The market-implied 1-standard-deviation range for ERIE extends from approximately $190.47 on the downside to $235.41 on the upside. A ERIE long call butterfly is a pinning play: it pays maximum at the middle strike if ERIE settles there at expiration, with the wing legs capping both the cost and the maximum loss to the net debit. Current ERIE IV rank near 57.94% is mid-range against its 1-year distribution, so the IV signal is neutral; the butterfly thesis on ERIE should anchor more to the directional view and the expected-move geometry. As a Financial Services name, ERIE options can move on sector-level news flow (peer earnings, regulatory updates, industry-specific macro data) in addition to ERIE-specific events.

ERIE butterfly positions are structurally neutral / pin (limited-risk, limited-reward); the modeled P&L assumes European-style exercise at expiration and ignores early assignment, transaction costs, dividends paid before expiry on the stock leg (when present), and the bid-ask spread on the listed chain. ERIE positions also carry Financial Services sector concentration risk; news flow inside the sector (peer earnings, regulatory shifts, supply-chain headlines) can move ERIE alongside the broader basket even when ERIE-specific fundamentals are unchanged. Always rebuild the position from current ERIE chain quotes before placing a trade.

Frequently asked questions

What is a butterfly on ERIE?
A butterfly on ERIE is the butterfly strategy applied to ERIE (stock). The strategy is structurally neutral / pin (limited-risk, limited-reward): A long call butterfly buys one lower-strike call, sells two ATM calls, and buys one higher-strike call, paying a small net debit for a defined-risk position that maxes out if the underlying pins the middle strike at expiration.

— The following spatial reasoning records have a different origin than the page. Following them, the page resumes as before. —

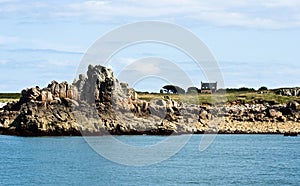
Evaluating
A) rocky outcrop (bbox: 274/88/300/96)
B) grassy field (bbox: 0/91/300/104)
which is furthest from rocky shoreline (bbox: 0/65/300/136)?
rocky outcrop (bbox: 274/88/300/96)

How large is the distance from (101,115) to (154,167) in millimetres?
50764

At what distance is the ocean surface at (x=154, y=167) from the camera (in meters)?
55.2

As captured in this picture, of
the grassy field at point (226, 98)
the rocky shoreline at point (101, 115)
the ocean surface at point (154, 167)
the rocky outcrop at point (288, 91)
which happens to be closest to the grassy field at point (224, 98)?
the grassy field at point (226, 98)

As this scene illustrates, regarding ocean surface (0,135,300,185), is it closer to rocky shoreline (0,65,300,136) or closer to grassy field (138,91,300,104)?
rocky shoreline (0,65,300,136)

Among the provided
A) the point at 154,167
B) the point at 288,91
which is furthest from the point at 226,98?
the point at 154,167

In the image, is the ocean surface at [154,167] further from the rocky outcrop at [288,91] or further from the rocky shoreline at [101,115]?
the rocky outcrop at [288,91]

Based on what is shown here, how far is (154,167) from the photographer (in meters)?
65.9

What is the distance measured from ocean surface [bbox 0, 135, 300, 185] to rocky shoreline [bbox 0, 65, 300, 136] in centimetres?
1675

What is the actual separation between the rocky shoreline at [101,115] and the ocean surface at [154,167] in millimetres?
16749

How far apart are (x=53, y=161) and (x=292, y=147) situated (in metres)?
39.0

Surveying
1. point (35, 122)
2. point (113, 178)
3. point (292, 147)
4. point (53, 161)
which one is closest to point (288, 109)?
point (292, 147)

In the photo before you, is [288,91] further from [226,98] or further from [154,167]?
[154,167]

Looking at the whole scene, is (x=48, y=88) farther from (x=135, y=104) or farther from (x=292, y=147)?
(x=292, y=147)

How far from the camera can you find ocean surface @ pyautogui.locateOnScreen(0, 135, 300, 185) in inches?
2174
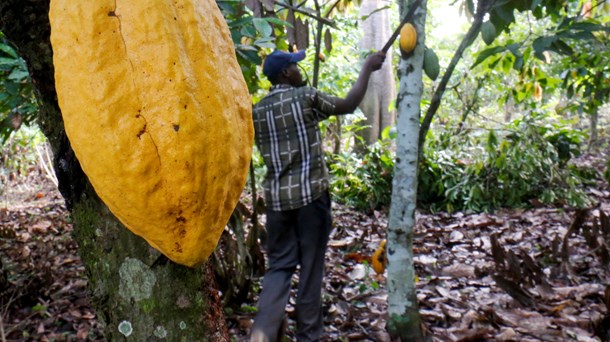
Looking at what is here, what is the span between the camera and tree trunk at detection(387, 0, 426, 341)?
1.75 metres

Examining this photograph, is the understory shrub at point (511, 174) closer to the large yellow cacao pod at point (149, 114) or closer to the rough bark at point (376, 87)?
the rough bark at point (376, 87)

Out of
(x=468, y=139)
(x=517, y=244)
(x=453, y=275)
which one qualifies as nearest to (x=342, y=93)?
(x=468, y=139)

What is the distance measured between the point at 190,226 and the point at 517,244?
3.38 meters

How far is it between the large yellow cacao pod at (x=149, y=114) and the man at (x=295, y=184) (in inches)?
62.5

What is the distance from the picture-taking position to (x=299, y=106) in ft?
7.02

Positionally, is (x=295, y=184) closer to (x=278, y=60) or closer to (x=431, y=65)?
(x=278, y=60)

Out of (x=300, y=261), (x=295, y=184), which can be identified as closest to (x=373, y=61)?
(x=295, y=184)

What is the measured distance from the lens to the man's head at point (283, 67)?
7.15 ft

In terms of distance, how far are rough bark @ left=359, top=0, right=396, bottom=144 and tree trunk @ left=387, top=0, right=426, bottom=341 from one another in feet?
17.3

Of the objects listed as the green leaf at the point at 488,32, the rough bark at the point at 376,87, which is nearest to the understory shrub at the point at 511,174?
the rough bark at the point at 376,87

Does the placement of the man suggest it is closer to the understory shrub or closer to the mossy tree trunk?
the mossy tree trunk

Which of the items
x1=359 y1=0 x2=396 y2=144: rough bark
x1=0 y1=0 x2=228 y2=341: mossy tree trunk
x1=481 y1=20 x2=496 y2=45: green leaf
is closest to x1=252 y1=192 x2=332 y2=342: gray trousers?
x1=481 y1=20 x2=496 y2=45: green leaf

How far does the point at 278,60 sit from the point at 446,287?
1561mm

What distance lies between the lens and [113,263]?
625 millimetres
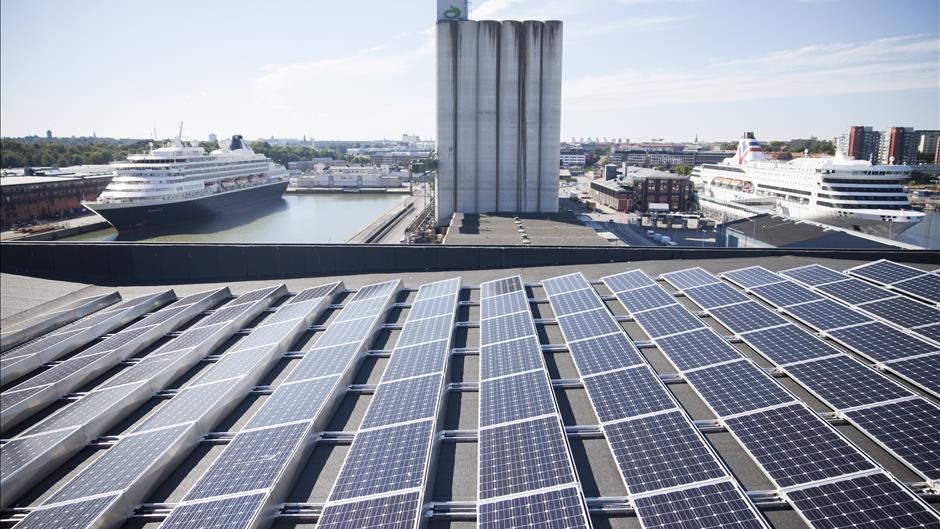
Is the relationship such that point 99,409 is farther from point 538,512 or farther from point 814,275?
point 814,275

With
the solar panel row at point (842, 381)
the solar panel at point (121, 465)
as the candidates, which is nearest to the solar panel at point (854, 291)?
the solar panel row at point (842, 381)

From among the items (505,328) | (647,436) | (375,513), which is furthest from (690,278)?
(375,513)

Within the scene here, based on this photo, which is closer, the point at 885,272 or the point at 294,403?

With ERIE stock trading near $212.94, the strikes shown on this page are snapped to the nearest listed ERIE chain strike and the premiums come straight from the end-of-day bid/ask midpoint.
How are ERIE butterfly max profit and max loss calculated?
Max profit equals the wing width minus net debit times 100 (reached when the underlying pins the middle strike); max loss equals the net debit times 100. Two breakevens at lower-wing plus debit and upper-wing minus debit. For the ERIE butterfly priced from the end-of-day chain at a 30-day expiry (ATM IV 36.80%), the computed maximum profit is $768.49 per contract and the computed maximum loss is -$205.00 per contract. Live intraday quotes will differ as the chain moves through the trading session.
What is the breakeven for a ERIE butterfly?
The breakeven for the ERIE butterfly priced on this page is roughly $202.05 and $217.95 at expiration, derived from end-of-day chain premiums. Breakeven is the underlying price at which the strategy's P&L crosses zero ignoring transaction costs and assignment risk. The current ERIE market-implied 1-standard-deviation expected move is approximately 10.55%; if the move sits well outside the breakeven distance, the structure's risk-reward becomes correspondingly tighter.
When should you consider a butterfly on ERIE?
Butterflies on ERIE are pinning bets - traders use them when they expect ERIE to settle near a specific level at expiration (often the prior close, a round number, or the max-pain strike) and want defined-risk exposure to that outcome.
How does current ERIE implied volatility affect this butterfly?
ERIE ATM IV is at 36.80% with IV rank near 57.94%, which is mid-range against its 1-year history. Strategy selection depends more on directional thesis and expected move than on a strong IV signal.